|This page is currently a work in progress; expect frequent near-term updates.|
You can use the
correlate command to see an overview of the co-occurrence between fields in your data. The results are presented in a matrix format, where the cross tabulation of two fields is a cell value that represents the percentage of times that the two fields exist in the same events.
Note: This command looks at the relationship among all the fields in a set of search results. If you want to analyze the relationship between the values of fields, refer to the contingency command, which counts the co-ocurrence of pairs of field values in events.

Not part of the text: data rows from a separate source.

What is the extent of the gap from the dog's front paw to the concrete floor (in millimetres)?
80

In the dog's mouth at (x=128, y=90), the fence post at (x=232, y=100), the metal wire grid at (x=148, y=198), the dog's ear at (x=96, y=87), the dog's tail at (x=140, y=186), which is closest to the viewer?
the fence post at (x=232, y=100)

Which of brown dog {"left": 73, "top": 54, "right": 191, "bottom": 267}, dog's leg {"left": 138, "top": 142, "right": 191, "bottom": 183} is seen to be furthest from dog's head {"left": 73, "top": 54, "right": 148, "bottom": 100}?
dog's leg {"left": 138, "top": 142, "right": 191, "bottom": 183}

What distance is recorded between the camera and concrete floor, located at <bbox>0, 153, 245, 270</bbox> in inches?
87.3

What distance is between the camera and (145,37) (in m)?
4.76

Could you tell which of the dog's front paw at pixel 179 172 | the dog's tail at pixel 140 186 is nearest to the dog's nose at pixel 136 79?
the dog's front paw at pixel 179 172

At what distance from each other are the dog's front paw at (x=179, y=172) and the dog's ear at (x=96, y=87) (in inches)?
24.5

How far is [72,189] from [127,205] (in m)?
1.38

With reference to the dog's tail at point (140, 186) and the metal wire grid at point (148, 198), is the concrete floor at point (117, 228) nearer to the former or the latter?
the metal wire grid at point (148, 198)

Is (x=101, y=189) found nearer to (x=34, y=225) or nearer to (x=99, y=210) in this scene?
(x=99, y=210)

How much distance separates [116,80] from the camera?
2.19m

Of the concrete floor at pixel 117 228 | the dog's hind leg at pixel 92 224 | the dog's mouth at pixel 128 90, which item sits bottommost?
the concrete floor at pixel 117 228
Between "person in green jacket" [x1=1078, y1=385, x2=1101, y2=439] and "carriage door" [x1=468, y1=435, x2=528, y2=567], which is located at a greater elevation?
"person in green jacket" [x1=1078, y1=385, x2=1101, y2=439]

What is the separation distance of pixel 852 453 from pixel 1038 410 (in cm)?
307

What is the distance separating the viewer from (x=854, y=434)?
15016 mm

Calculates the correlation between different fields.
correlate [type=cocur] [_metainclude=<bool>]
- Syntax: type=cocur
- Description: Type of correlation to calculate. Currently the only available options is the co-occurrence matrix, which contains the percentage of times that two fields exist in the same events. Cell values of 1.0 indicate that the two fields always exist together in the data.
- Syntax: _metainclude=<bool>
- Description: This is an internal option. Specifies whether to include the internal metadata fields (that start with '_') in the analysis. Defaults to
Example 1: Look at the co-occurrence between all fields in the
index=_internal | correlate
Here is a snapshot of the results:
Because there are difference types of logs in the
_internal, you can expect to see that many that many of the fields do not co-occur.
Example 2: Calculate the co-occurrences between all fields in Web access events.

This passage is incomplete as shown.